## 本文の抜粋:
(14)ドストエフスキーとアンナ夫人の結婚は運命だとしか思えない~なぜアンナ夫人は彼を愛し、守ろうとしたのか

ドストエフスキー、妻と歩んだ運命の旅~狂気と愛の西欧旅行

【ドイツ旅行記】(14)ドストエフスキーとアンナ夫人の結婚が運命だったと思う理由~なぜアンナ夫人は彼を愛し、守ろうとしたのか

前回の記事「(13)ドイツ、バーデン・バーデンでドストエフスキーゆかりの地を巡る~カジノで有名な欧州屈指の保養地を歩く」でお話ししたように、バーデン・バーデン滞在の最終夜、私はカジノを体験した。

そして私は鉄道の時間に間に合うように、翌日の朝、ドストエフスキーの像に最後の別れを告げに行った。最後の最後にどうしても私は彼に会いたくなったのである。

11月中旬だと朝7時過ぎでも薄暗い。

この道を歩くのももう最後か・・・私はバーデン・バーデン滞在中、ほとんど毎日ここを歩いた。日によっては一日二度歩いた日もある。それほど私はバーデン・バーデンのドストエフスキー像に惚れ込んでしまったのだ。

あぁ、この景色ともお別れだ。哀愁漂うドストエフスキー。前回の記事でこれでもかとお話ししたが、本当にこの像は素晴らしい。今こうしてこの旅行記を書いているが、この像への愛は全く変わらない。もう一度行会いたいと思わずにはいられない。

朝露のドストエフスキー。なぜかこれが私の中で強く印象に残っている。

私はドストエフスキーのそばでバーデン・バーデンの街を眺め最後の時間を過ごした。

## 集めた資料:
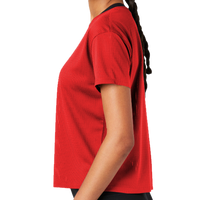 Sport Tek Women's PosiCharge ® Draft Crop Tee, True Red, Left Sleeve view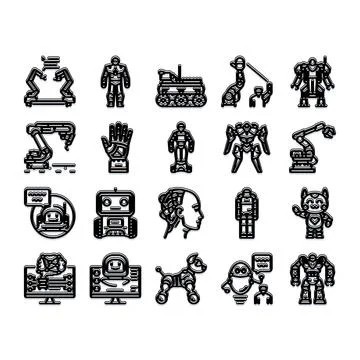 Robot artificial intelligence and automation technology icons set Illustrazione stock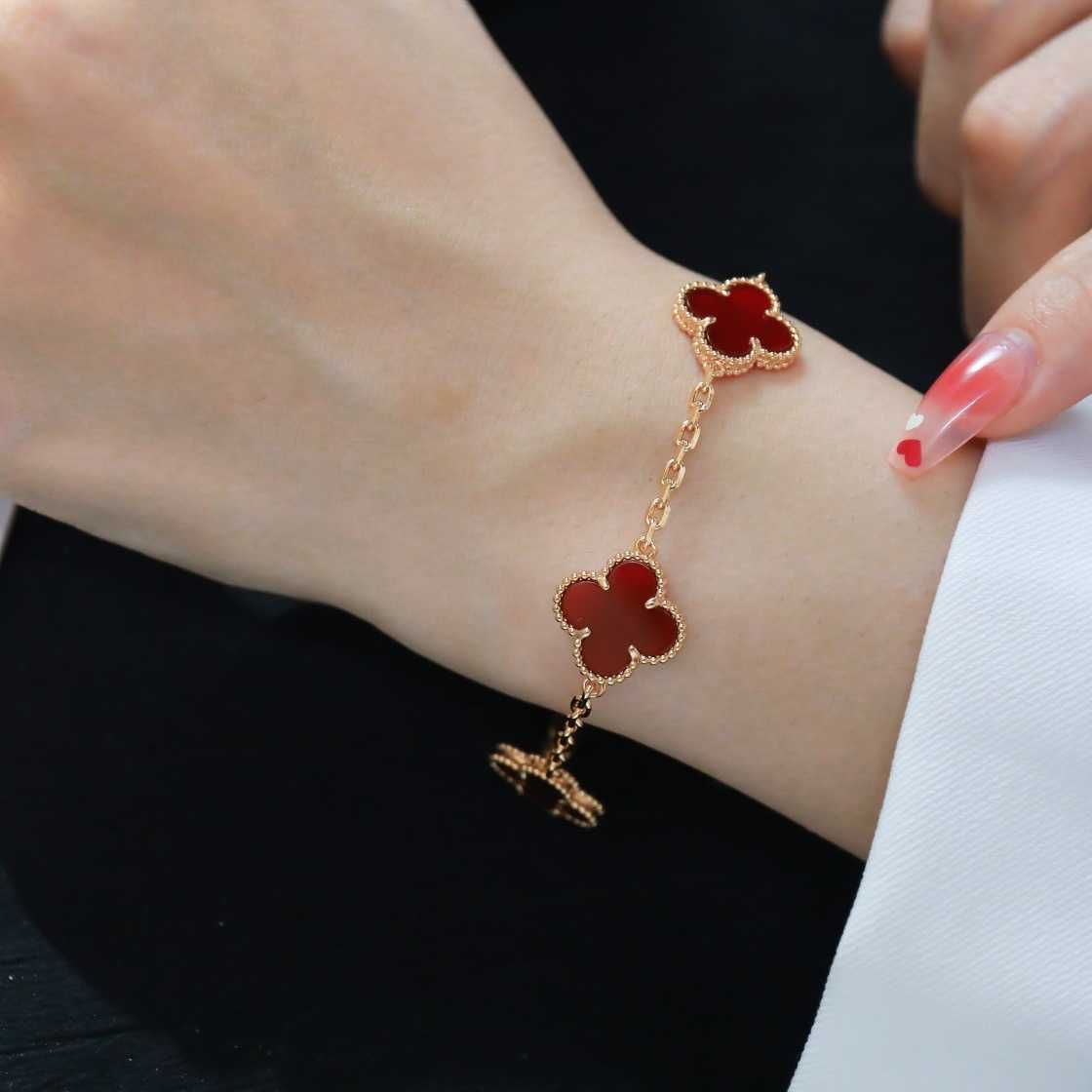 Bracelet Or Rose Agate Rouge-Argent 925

## やること:
バーデン・バーデンの旅行記の「あぁ、この景色ともお別れだ。」から「私はドストエフスキーのそばでバーデン・バーデンの街を眺め最後の時間を過ごした。」までを、一字も変えずに打ち直してください。 上の行はここでは使いません。

## できあがり:
あぁ、この景色ともお別れだ。哀愁漂うドストエフスキー。前回の記事でこれでもかとお話ししたが、本当にこの像は素晴らしい。今こうしてこの旅行記を書いているが、この像への愛は全く変わらない。もう一度行会いたいと思わずにはいられない。

朝露のドストエフスキー。なぜかこれが私の中で強く印象に残っている。

私はドストエフスキーのそばでバーデン・バーデンの街を眺め最後の時間を過ごした。